I realize that I’ve been practicing meditation for about 7 years now. <lets out a low whistle.> I’m both proud and shocked at how long that sounds. I also feel some immediate imposter syndrome kick in and want to make sure you know that I am in no way some kind of meditation guru. Not. Even. Close. My journey with meditation has been stop and go. Sometimes I’m off for a while before I get back on the path again.
I don’t have some peaceful room with gorgeous pillows and candles where I sit and meditate (although this does sound lovely if it works for you!). My meditation practice has ranged from sitting on the floor in my living room to walking outside to practicing in bed before I go to sleep. I’ve done meditations where I simply focus on my breathing (cue mind drifting and re-focusing on my breathing. Again. And again.), and I've done movement meditations, and I love listening to guided meditations (Tara Brach is one of my absolute favs.). I definitely do not believe there is only one way to meditate, but if there’s only one way that works or resonates for you—that’s okay too. I’m of the find-what-works-for-you-and-do-it approach.
But, let’s dig deeper. What interests me is why I meditate and what I’ve learned about myself in this process. When I first started, meditation was recommended to me by my own therapist as I was dealing with a lot of life stress and anxiety at the time. It sounded like a good idea. So, I tried it. And, I struggled . . . and struggled some more. If you’ve never given your brain much quiet or down time, it’s hard! It’s a completely different experience from how most of us go through our lives all the time, and when you begin, it’s kind of like using a muscle you didn’t know existed. A little bit of “exercise,” and you may be worn out. You may think you’re failing because you feel frustrated, instead of relaxed. You may think there’s no way you can meditate because you think too much.
This is all very, very normal.
I definitely got (and still get) frustrated sometimes. The mind can jump all around, we can get bored and uncomfortable, we may think or feel things we don’t want to think or feel. Meditation can be outright annoying at times.
But, I also notice benefits that keep pulling me back to my practice again and again.
What I get from meditation:
- A deep sense of calm. Not every time, and not even every other time I meditate, but often, I feel this calm settle into my body. It starts from deep in my gut and my heart and just kind of flows throughout. I feel deeply settled into me. I’m not sure I ever experienced that sensation before I started meditating.
- Quiet from the noise of the day (which, as we know, can be especially important for highly sensitive people). Even if I’m bored or tired, I notice that it usually feels good to stop doing things and just sit for a bit. It’s almost like my mind takes a deep breath as my body relaxes. It feels good.
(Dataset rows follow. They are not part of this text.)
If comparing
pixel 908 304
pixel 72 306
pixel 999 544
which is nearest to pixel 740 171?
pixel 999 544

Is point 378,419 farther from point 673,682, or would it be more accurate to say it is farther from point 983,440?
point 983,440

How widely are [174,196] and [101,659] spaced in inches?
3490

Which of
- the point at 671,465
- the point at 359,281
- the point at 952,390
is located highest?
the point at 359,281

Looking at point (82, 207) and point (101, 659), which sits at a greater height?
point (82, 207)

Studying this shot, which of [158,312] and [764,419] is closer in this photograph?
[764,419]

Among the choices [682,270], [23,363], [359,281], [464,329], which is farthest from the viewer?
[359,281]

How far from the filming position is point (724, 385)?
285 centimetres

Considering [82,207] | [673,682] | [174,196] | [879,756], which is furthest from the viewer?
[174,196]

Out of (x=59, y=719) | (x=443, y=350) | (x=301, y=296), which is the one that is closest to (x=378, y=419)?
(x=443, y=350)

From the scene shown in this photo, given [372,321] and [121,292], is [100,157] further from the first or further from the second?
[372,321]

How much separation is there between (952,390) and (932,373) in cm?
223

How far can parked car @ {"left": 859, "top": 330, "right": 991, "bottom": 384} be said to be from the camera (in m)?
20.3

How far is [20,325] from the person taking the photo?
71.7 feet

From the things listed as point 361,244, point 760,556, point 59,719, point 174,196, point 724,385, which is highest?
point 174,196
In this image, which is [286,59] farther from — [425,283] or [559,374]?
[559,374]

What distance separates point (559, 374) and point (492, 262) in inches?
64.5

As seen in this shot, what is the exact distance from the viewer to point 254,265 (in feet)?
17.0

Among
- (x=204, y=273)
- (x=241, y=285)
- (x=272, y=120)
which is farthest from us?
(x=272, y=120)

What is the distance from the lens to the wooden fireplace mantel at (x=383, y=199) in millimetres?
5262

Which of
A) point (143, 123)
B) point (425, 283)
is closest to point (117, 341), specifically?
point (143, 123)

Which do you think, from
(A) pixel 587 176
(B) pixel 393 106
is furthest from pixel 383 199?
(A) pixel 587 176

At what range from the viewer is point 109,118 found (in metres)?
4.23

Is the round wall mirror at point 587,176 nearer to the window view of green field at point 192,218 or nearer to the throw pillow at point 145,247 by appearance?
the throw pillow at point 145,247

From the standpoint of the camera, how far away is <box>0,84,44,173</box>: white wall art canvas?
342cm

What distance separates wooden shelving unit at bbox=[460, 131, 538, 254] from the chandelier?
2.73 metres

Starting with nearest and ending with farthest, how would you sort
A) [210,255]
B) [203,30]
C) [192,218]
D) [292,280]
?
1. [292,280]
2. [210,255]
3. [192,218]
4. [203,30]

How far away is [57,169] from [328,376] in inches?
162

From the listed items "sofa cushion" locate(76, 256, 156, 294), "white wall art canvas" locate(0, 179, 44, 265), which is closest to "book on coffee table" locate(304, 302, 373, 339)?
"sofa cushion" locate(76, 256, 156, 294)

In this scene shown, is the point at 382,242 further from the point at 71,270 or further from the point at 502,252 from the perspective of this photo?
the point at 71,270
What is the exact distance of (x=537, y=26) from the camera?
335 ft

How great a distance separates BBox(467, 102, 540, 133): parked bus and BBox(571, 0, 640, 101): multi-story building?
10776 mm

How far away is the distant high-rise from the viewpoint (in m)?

- An improved ability to notice my thoughts and emotions without immediately reacting to them. I’ve noticed over the years that it’s become easier for me to slow down when I start to get worked up. This doesn’t mean that I don’t get upset or overwhelmed by emotions sometimes, but I’m more aware of what’s happening and better able to slow it down or get out of it more quickly.
- A clearer sense of what I want. Sometimes when I’ve been trying to think through a problem or come up with a creative idea, it’ll just hit me—almost out of the blue. I’ll be doing something else, and I suddenly have this clarity about exactly what I want to do.
- ·A decreased sense of perfectionism. The beauty of meditation is there is no right or wrong way to be. It’s a practice of being aware of the present moment over and over again. The mind is supposed to wander, as it does, and meditation is that act of refocusing. Even if you have to do it a million times, there’s no wrong way.
Of course, my experience is just that—mine. We’re all different, and your experience could be completely different from mine. That’s okay. Do what works for you. If yo u can find a form of meditation or mindfulness that clicks, I really invite you to stick with it. I’ve found a lot of personal benefit, and there’s a mound of research out there saying how good it is for all of us.
If you’re interested in the data, you might start by checking out:
The Science of Mindfulness By Dr. Dan Siegel
Each of these can lead ya to more articles and studies too. Or if you'd like to chat more about meditation, I'd love to hear from you.
Best wishes, and happy mindfulness!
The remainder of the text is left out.